Step 1: Understanding the Concept:
This is a logical deduction question based on syllogisms. We need to analyze the given premises and determine which conclusion can be inferred with absolute certainty.
Step 3: Detailed Explanation:
Let's break down the premises:
Let R be the set of residents of the complex.
Let WE be the set of residents who are well-established in their fields.
Let A be the set of residents who are academicians.
Let B be the set of residents who are authors of best-selling books.
Premise 1: All of those residents who are well established in their respective fields happen to be academicians.
This means: All WE are A. (The set WE is a subset of the set A).
Premise 2: Most of these academicians are authors of some best-selling books.
The phrase "these academicians" refers back to the ones who are well-established (from Premise 1).
So, this means: Most (WE who are A) are B. Since all WE are A, this simplifies to: Most WE are B.
The term "most" implies "some" and is stronger than "some". If "most" WE are B, it is certain that at least "some" WE are B.
Now let's evaluate the options:
(A) Some residents of the complex who are well established in their fields are also authors of some best-selling books.
This statement is: Some WE are B. As derived above from Premise 2 ("Most WE are B"), this is a certain inference.
(B) All academicians residing in the complex are well established in their fields.
This statement is: All A are WE. Premise 1 states All WE are A. This is the converse, which is not necessarily true.
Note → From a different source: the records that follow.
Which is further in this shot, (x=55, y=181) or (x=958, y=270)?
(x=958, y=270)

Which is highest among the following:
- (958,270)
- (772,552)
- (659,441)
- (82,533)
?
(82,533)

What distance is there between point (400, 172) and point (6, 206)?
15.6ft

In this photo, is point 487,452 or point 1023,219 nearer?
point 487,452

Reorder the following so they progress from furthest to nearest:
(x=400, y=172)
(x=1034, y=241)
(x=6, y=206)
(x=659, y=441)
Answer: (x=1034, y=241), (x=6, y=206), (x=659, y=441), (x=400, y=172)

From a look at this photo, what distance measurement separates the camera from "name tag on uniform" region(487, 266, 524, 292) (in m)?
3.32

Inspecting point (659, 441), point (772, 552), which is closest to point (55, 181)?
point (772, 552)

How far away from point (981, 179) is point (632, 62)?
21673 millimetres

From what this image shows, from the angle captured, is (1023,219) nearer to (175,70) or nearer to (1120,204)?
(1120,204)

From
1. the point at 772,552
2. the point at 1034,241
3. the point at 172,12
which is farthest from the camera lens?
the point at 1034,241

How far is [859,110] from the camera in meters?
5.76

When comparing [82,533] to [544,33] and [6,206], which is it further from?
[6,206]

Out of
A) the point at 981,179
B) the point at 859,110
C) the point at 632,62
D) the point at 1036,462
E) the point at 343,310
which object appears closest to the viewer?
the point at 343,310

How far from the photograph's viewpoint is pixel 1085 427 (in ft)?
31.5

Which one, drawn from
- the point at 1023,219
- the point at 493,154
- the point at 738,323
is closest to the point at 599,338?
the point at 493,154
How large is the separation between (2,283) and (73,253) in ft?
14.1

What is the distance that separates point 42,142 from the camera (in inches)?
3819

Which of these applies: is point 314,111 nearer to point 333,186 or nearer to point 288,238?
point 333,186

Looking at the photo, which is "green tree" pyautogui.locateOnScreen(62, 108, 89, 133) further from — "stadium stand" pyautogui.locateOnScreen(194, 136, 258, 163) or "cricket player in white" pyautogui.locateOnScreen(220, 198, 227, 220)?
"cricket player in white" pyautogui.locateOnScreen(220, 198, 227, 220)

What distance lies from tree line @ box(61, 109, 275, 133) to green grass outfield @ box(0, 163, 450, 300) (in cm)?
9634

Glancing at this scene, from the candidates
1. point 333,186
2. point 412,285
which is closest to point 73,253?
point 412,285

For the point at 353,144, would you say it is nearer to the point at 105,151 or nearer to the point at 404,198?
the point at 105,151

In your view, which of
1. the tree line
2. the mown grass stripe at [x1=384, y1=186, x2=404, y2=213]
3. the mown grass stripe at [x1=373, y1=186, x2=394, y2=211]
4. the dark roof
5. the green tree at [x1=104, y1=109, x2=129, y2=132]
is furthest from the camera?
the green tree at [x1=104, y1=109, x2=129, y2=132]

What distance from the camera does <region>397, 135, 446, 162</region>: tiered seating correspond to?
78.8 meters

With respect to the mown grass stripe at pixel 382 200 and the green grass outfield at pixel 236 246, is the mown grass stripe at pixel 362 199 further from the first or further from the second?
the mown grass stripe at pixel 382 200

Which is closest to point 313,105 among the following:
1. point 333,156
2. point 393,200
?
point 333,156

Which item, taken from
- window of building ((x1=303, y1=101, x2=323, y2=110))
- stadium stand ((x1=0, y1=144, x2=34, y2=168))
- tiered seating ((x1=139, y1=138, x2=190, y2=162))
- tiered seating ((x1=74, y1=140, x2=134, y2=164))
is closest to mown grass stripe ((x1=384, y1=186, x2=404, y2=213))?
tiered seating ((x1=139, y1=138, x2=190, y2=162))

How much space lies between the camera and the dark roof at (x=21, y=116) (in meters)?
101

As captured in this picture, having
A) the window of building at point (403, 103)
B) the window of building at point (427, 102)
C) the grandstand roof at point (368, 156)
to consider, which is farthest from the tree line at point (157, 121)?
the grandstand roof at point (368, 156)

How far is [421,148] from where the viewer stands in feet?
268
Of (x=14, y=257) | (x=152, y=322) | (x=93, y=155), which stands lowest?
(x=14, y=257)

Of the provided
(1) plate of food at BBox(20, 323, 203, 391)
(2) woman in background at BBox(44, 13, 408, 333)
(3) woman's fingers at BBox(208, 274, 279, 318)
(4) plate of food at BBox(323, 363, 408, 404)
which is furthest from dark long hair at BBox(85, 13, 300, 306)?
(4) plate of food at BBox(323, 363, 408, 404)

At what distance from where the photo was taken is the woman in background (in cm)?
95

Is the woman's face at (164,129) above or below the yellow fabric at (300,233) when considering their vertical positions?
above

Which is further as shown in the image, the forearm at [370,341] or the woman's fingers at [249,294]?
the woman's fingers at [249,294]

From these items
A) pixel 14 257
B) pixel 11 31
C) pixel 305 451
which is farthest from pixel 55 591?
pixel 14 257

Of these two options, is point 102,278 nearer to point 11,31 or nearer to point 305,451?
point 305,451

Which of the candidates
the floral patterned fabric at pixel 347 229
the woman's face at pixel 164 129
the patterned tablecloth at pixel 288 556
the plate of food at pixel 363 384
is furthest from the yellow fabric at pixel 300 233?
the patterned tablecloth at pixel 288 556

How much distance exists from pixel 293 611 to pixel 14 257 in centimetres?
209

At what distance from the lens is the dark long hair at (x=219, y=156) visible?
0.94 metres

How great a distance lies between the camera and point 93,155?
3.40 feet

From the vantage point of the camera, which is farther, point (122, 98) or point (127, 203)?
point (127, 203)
There could be academicians who are not well-established.
(C) Some authors of best-selling books are residents of the complex who are well established in their fields.
This statement is: Some B are WE. This is equivalent to Some WE are B, which we already established as true from (A). This is also a valid inference.
(D) Some academicians residing in the complex are well established in their fields.
This statement is: Some A are WE. Since we know WE is a non-empty set (the premise talks about them) and all WE are A, it must be true that some A are indeed WE. This is also a valid inference.
Step 4: Final Answer:
Based on strict logical deduction, options (A), (C), and (D) are all correct. This ambiguity is why the official key was likely MTA. If forced to choose the best inference, (A) is the most direct conclusion from the premises.
Step 5: Why This is Correct:
The statement "Most well-established residents are authors" directly and certainly implies that "Some well-established residents are authors". The other options, while also logically derivable, might be considered less direct inferences, but their validity makes the question ambiguous.